* _Exercise instructions_
Go through the records and transcribe them exactly, passing over any picture.

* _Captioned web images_
= = =

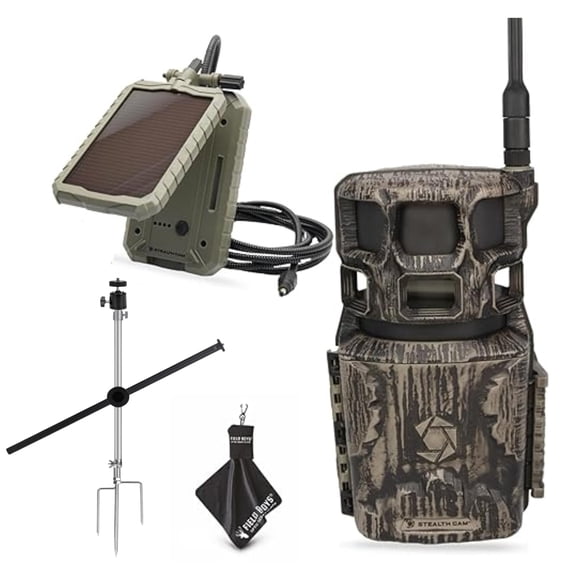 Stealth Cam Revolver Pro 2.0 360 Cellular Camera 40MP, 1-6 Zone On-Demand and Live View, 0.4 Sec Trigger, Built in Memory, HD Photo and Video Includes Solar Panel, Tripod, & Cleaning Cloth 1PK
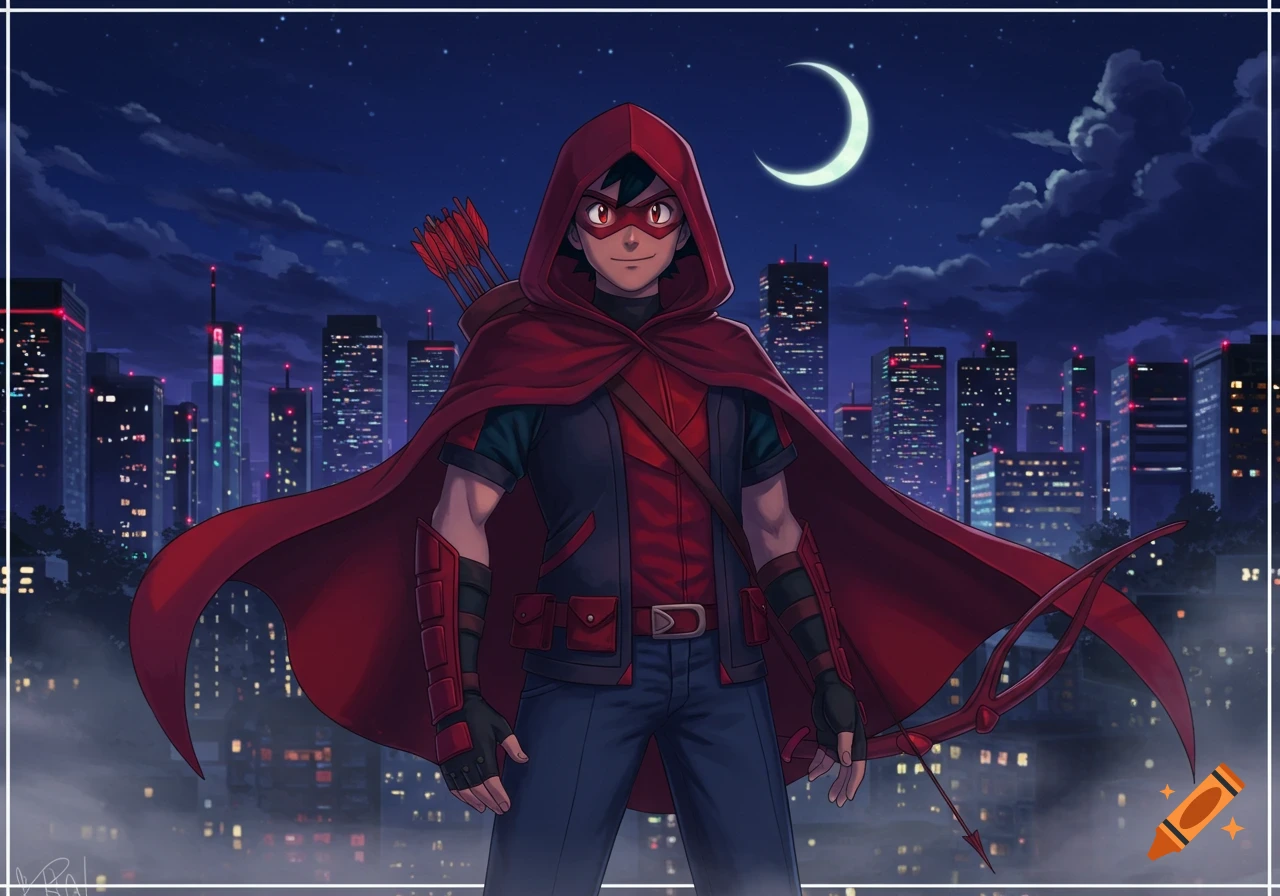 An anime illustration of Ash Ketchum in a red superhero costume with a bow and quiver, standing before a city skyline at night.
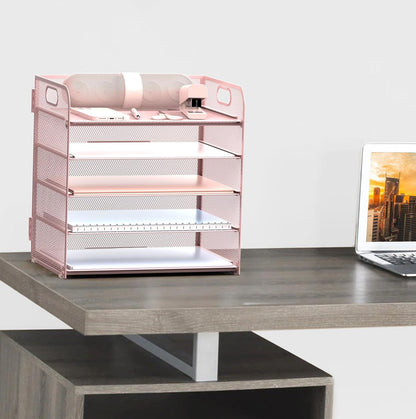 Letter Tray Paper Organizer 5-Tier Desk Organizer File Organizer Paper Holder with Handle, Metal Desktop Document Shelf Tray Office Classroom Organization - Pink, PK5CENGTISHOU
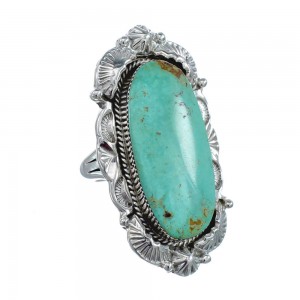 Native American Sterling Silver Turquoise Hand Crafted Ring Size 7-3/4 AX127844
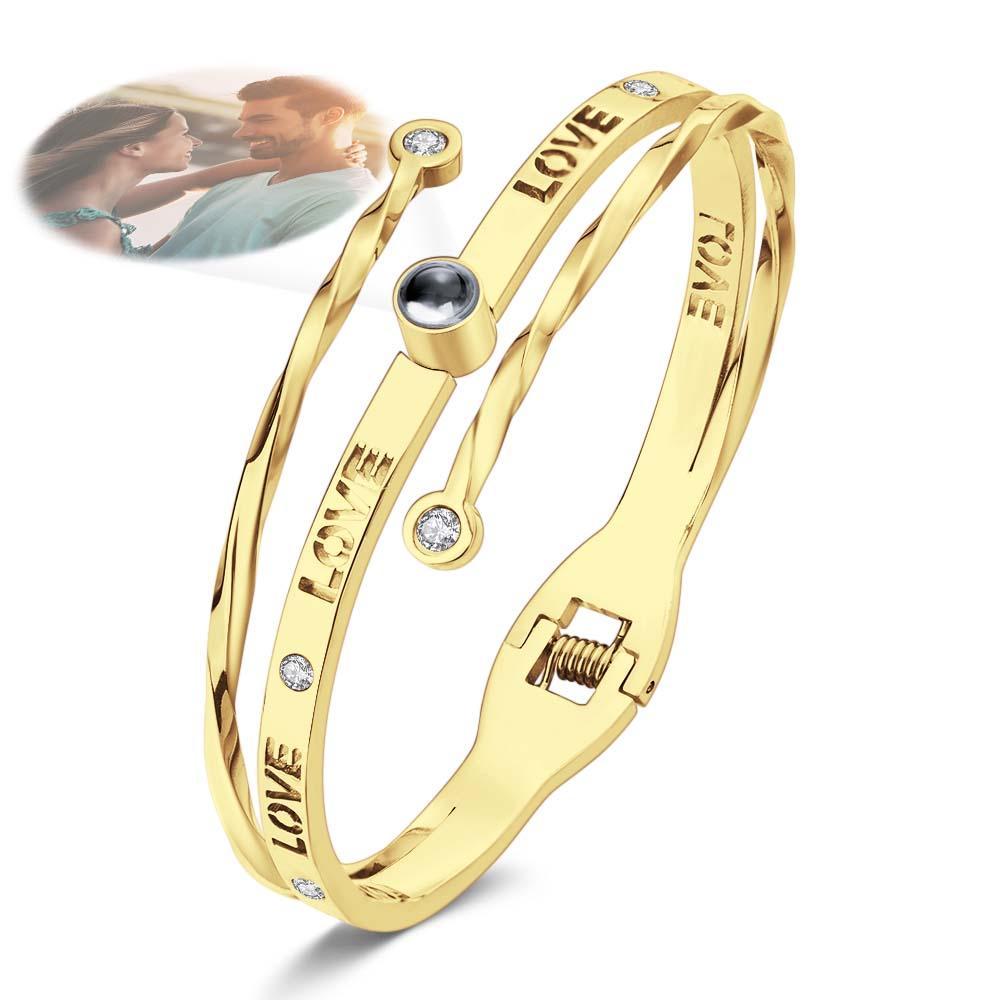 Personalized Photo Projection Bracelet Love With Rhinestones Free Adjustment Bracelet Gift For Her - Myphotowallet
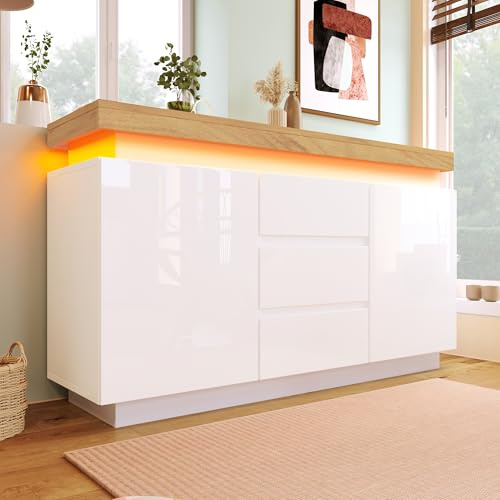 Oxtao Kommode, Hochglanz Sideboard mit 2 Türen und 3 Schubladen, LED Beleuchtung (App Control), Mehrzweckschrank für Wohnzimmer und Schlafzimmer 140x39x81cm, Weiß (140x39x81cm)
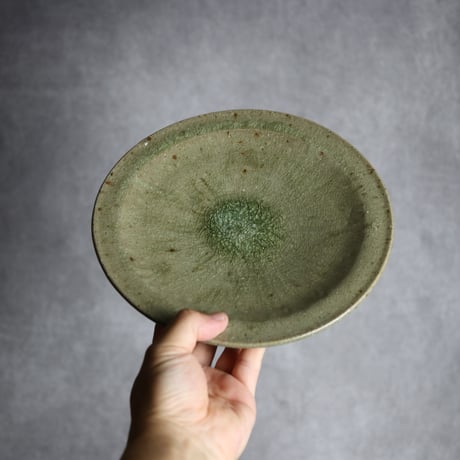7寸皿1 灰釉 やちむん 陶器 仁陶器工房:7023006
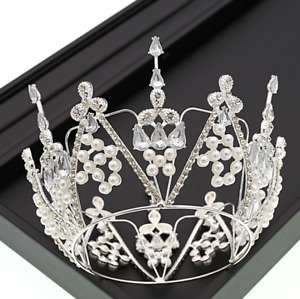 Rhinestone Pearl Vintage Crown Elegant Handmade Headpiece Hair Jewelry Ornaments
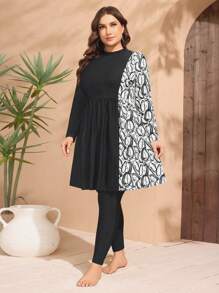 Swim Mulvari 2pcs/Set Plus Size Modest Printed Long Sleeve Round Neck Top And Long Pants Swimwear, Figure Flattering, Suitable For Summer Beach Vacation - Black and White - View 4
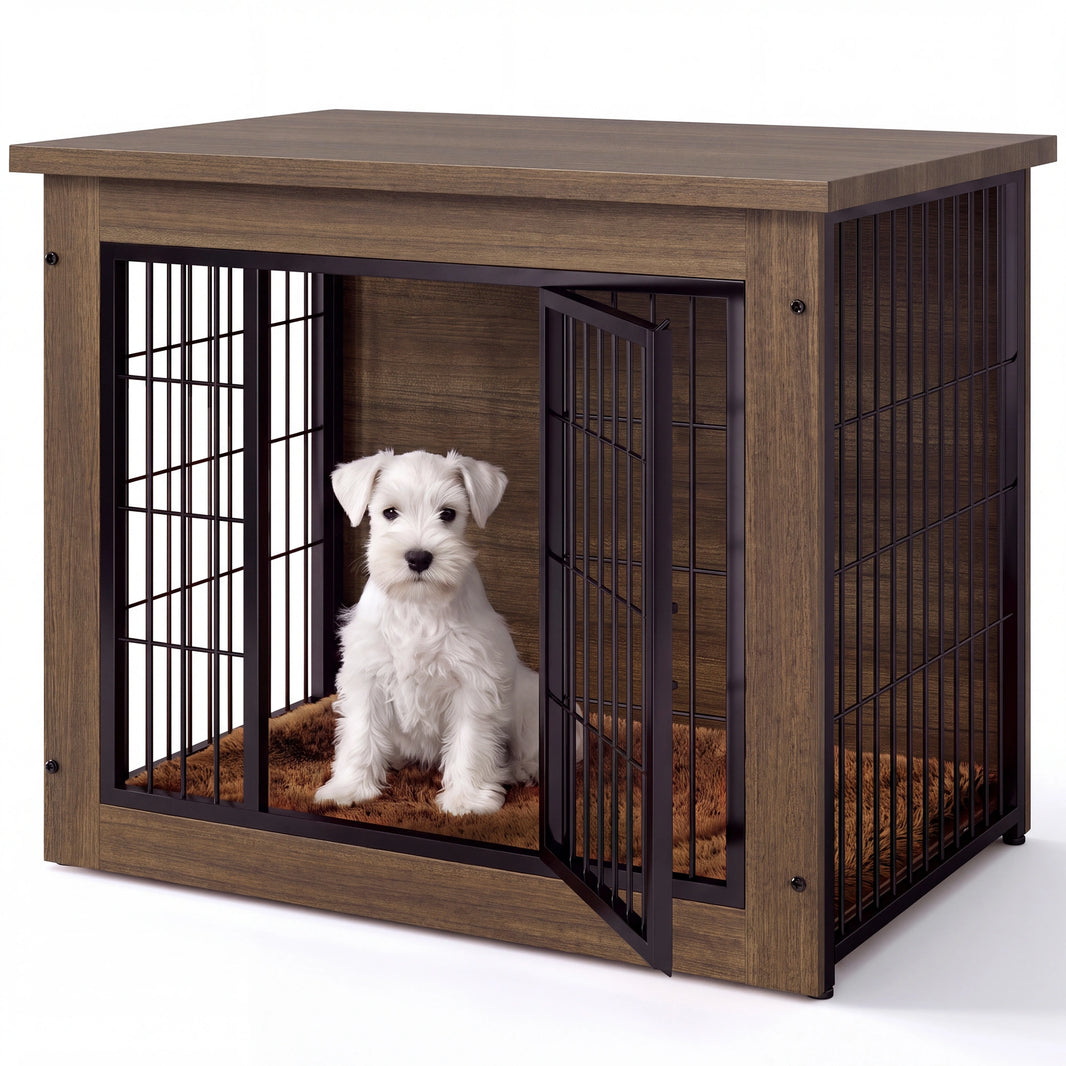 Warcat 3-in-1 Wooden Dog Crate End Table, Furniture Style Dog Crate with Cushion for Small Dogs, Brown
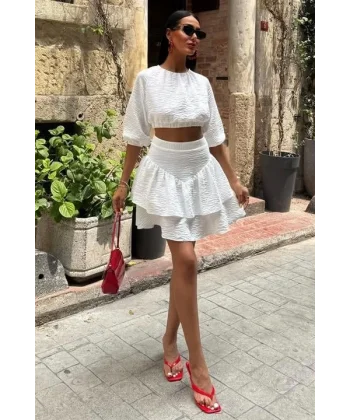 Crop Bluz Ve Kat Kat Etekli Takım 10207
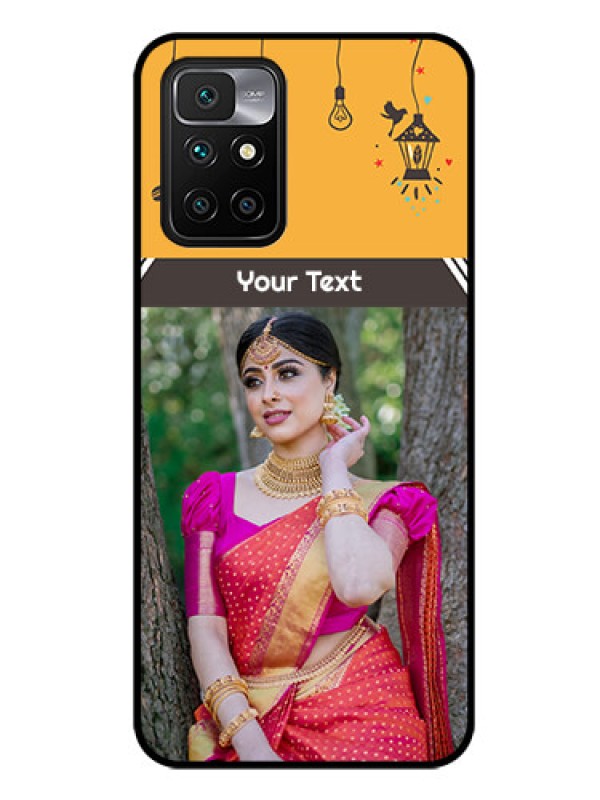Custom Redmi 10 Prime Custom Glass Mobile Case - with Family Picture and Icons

= = =

* _Output below_
 Stealth Cam Revolver Pro 2.0 360 Cellular Camera 40MP, 1-6 Zone On-Demand and Live View, 0.4 Sec Trigger, Built in Memory, HD Photo and Video Includes Solar Panel, Tripod, & Cleaning Cloth 1PK
 An anime illustration of Ash Ketchum in a red superhero costume with a bow and quiver, standing before a city skyline at night.
 Letter Tray Paper Organizer 5-Tier Desk Organizer File Organizer Paper Holder with Handle, Metal Desktop Document Shelf Tray Office Classroom Organization - Pink, PK5CENGTISHOU
 Native American Sterling Silver Turquoise Hand Crafted Ring Size 7-3/4 AX127844
 Personalized Photo Projection Bracelet Love With Rhinestones Free Adjustment Bracelet Gift For Her - Myphotowallet
 Oxtao Kommode, Hochglanz Sideboard mit 2 Türen und 3 Schubladen, LED Beleuchtung (App Control), Mehrzweckschrank für Wohnzimmer und Schlafzimmer 140x39x81cm, Weiß (140x39x81cm)
7寸皿1 灰釉 やちむん 陶器 仁陶器工房:7023006
 Rhinestone Pearl Vintage Crown Elegant Handmade Headpiece Hair Jewelry Ornaments
 Swim Mulvari 2pcs/Set Plus Size Modest Printed Long Sleeve Round Neck Top And Long Pants Swimwear, Figure Flattering, Suitable For Summer Beach Vacation - Black and White - View 4
 Warcat 3-in-1 Wooden Dog Crate End Table, Furniture Style Dog Crate with Cushion for Small Dogs, Brown
 Crop Bluz Ve Kat Kat Etekli Takım 10207
Custom Redmi 10 Prime Custom Glass Mobile Case - with Family Picture and Icons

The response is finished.